By: Maisie Stout
Early morning on March 1st many people were awoken by thunder and loud wind as a powerful storm came bustling through many parts of West Virginia. Flash flood warnings were in effect at around 7:30 until 10:30 am. According to the National Weather Service, winds speeds reached 60 miles per hour. It continued to storm all morning, making many students and teachers anxious. Many counties decided to have an early dismissal as a safety precaution, although Jackson was not one of them.
To make matters worse, a tornado warning went into effect at around 10:00, advising people to take shelter. Students at Ripley High were instructed to remain in their current class rooms and stay away from windows. These precautions only lasted through one class period though, so other than the actual storm it was a regular school day.

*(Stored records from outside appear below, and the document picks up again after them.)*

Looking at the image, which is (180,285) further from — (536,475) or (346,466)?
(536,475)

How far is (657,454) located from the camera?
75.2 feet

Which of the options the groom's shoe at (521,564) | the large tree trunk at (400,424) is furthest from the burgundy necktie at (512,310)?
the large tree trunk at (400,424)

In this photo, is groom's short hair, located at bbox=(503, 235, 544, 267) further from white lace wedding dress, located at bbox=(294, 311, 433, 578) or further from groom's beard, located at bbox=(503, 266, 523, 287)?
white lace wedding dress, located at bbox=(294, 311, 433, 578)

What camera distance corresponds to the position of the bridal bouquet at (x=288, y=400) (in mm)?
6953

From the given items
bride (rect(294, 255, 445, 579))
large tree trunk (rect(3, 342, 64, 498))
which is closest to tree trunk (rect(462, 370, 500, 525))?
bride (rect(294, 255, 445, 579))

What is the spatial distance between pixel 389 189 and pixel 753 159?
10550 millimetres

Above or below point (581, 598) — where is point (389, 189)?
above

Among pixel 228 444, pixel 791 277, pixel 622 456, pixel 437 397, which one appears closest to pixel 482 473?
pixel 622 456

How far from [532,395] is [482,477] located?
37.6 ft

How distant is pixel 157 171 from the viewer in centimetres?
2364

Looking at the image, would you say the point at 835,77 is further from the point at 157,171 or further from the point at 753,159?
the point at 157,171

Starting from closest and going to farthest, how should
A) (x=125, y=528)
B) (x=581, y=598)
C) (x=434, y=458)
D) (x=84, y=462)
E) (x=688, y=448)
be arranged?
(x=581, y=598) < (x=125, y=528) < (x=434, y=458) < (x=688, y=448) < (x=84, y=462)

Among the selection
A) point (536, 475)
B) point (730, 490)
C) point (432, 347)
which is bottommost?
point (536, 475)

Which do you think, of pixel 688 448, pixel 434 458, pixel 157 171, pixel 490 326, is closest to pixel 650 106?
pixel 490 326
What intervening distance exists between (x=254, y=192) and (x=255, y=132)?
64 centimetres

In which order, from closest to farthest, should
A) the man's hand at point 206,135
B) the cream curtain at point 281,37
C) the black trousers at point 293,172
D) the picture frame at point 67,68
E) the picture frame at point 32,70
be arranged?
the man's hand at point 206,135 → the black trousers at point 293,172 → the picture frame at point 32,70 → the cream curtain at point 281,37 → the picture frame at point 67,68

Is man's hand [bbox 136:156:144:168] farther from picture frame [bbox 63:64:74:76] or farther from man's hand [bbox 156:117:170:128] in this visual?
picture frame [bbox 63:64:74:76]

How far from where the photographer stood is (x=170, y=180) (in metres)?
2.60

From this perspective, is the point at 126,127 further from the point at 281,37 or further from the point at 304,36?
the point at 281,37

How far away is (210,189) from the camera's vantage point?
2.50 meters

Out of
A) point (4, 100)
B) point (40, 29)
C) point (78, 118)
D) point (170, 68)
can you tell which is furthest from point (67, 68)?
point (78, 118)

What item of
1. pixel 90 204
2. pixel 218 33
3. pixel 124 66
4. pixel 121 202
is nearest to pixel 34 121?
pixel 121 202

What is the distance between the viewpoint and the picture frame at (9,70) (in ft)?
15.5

“I thought the tornado warning was stressful,” sophomore Brooke Hatcher said.
Results of the storm are wide-spread; thousands of people all across West Virginia lost power. More than 93,000 Appalachian Power customers lost power Wednesday, and many of them will likely not get it back until the weekend. Many members of Jackson County also lost power, around 1,200 people were out of power as of Wednesday evening.
“I lost power in the storm and it isn’t scheduled to come back until Saturday at ten pm. My house has been like an ice cube for the past couple of days,” junior Kalyn Ring said.
Although many people lost power, there was no significant flooding or damage done by the storm.